═════ Texte fourni

Bordeaux

Y a-t-il des indéfendables ? Voici le titre polémique et racoleur de la conférence donnée par Maitre Eric Dupont Moretti, avocat pénaliste, le mardi 4 septembre 2018 à l’Institut Bernard Magrez.



L’Acquittator, l’Ogre du Nord, Ténor du Barreau, n’est plus à présenter.

Devenu avocat par « détestation de la peine de mort », comme il le revendique dans son ouvrage, Directs du Droit (2017) et réputé pour ses 141 acquittements, mais aussi pour ses coups de gueule à l’égard de la magistrature, et pour son engagement politique marqué notamment par une aversion non dissimulée vis à vis du Front National.
Jacques Verges des temps modernes, il expose sa thèse, dès le début de sa conférence, en affirmant qu’il « n’existe pas d’indéfendables », seul celui qui ne veut pas être défendu peut être considéré comme tel. Dès lors la mission de l’avocat, du latin advocatus, comme il l’a si souvent rappelé, est de donner sa voix à celui qui n’en a plus.

══════════
═════ Données fournies

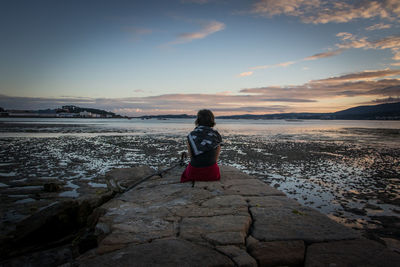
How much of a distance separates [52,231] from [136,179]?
208 centimetres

══════════

* Tâches à réaliser *
**A.** D'après le texte sur la conférence, pourquoi Eric Dupont Moretti est-il devenu avocat ? Répondez en une à trois phrases.
**B.** Transcrivez à l'identique le passage du texte sur la conférence situé entre « Y a-t-il des » et « l’Institut Bernard Magrez. », ces deux bornes comprises.
**C.** Répondez à ces questions sur le texte sur la conférence :
(i) Quel jour la conférence a-t-elle été donnée ?
(ii) Pour combien d'acquittements Eric Dupont Moretti est-il réputé ?
(iii) De quel mot latin vient le mot « avocat » ?

* Liste des réponses *
**A.** Il est devenu avocat par « détestation de la peine de mort », comme il le revendique dans son ouvrage Directs du Droit (2017).

**B.**
Y a-t-il des indéfendables ? Voici le titre polémique et racoleur de la conférence donnée par Maitre Eric Dupont Moretti, avocat pénaliste, le mardi 4 septembre 2018 à l’Institut Bernard Magrez.

**C.**
(i) Le mardi 4 septembre 2018.
(ii) 141 acquittements.
(iii) Advocatus.